- [DOCUMENT PASSAGE]:
We’ve taken dogs and cats into our homes, trained hawks to hunt for us and taught pigeons to deliver our letters.
Our relationship with sheep, though, is more of a symbiosis.
For centuries, we have relied on sheep’s wool for clothing and blankets, and they relied on us for shearing. Now, sheep can’t molt without human help, though we’re using little of their wool. Because consumers today favor softer and less expensive synthetic fibers, an enormous output of raw wool — estimated by researchers at more than 317,000 tons worldwide — goes to waste each year.
This paradox of mutual reliance is at the center of the exhibition, “Formafantasma — Oltre Terra,” at the Stedelijk Museum Amsterdam, from Feb. 15 through July 13. The show, by the design studio Formafantasma, is billed as examining the “co-evolution” of sheep and humans across some 11,000 years and contains thoughts about how we might improve the relationship.

- [BRIEF A]:
Using the passage on sheep and wool, mark each statement yes or no, and quote the words that decide it: (i) The exhibition runs at the Stedelijk Museum Amsterdam from Feb. 15 through July 13. (ii) Sheep can molt without human help. (iii) Consumers today prefer wool to synthetic fibers.
- [BRIEF B]:
Answer these questions from the passage on sheep and wool:
(i) How much raw wool goes to waste each year, according to researchers?
(ii) Which design studio made the show?
(iii) Across roughly how many years does the show examine the co-evolution of sheep and humans?
- [BRIEF C]:
Carry on the passage on sheep and wool from its last sentence.
The data that comes next is separate material, apart from the passage on sheep and wool.

- [GIVEN MATERIAL]:
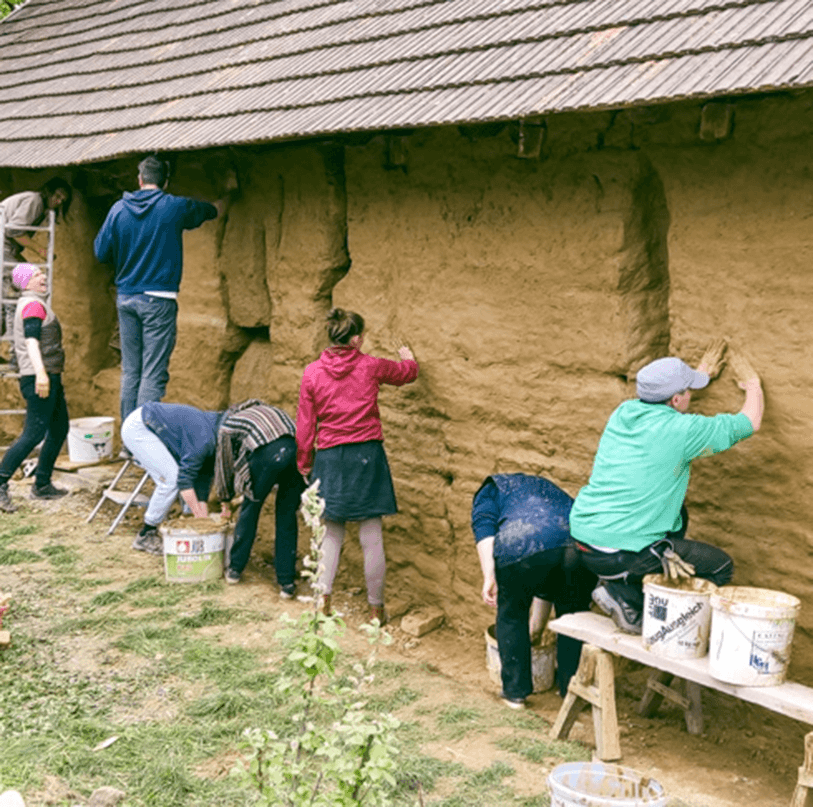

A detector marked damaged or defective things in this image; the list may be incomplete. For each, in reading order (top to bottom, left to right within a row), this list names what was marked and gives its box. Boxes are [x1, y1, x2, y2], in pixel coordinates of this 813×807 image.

cracked earthen wall [3, 88, 808, 680]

- [EXERCISE RESPONSE A]:
(i) Yes: "at the Stedelijk Museum Amsterdam, from Feb. 15 through July 13"
(ii) No: "sheep can’t molt without human help"
(iii) No: "consumers today favor softer and less expensive synthetic fibers"

- [EXERCISE RESPONSE B]:
(i) More than 317,000 tons worldwide.
(ii) Formafantasma.
(iii) Some 11,000 years.

- [EXERCISE RESPONSE C]:
Formafantasma, founded by Andrea Trimarchi and Simone Farresin and based in Milan and Rotterdam, the Netherlands, creates products for international companies such as Lexus, Tiffany and Prada, as well as exhibitions for museums and galleries. Its unique design objects have been acquired by arts institutions including the Museum of Modern Art in New York and the Victoria and Albert Museum in London.
“For me they are among the most important designers of their generation,” said Hans Ulrich Obrist, the artistic director of Serpentine, a London-based art institute which hosted a 2022 exhibition by Formafantasma, that focused on a different raw material: wood.
“They have this impressive multidimensionality,” Obrist added. “They are amazing researchers and they are environmentalists, and at the same time they are creating these extraordinary objects.”
Working with a small team of designers, Trimarchi and Farresin say they begin each project by conducting two or three years of research into the materials they plan to use, a process they call “investigative design.”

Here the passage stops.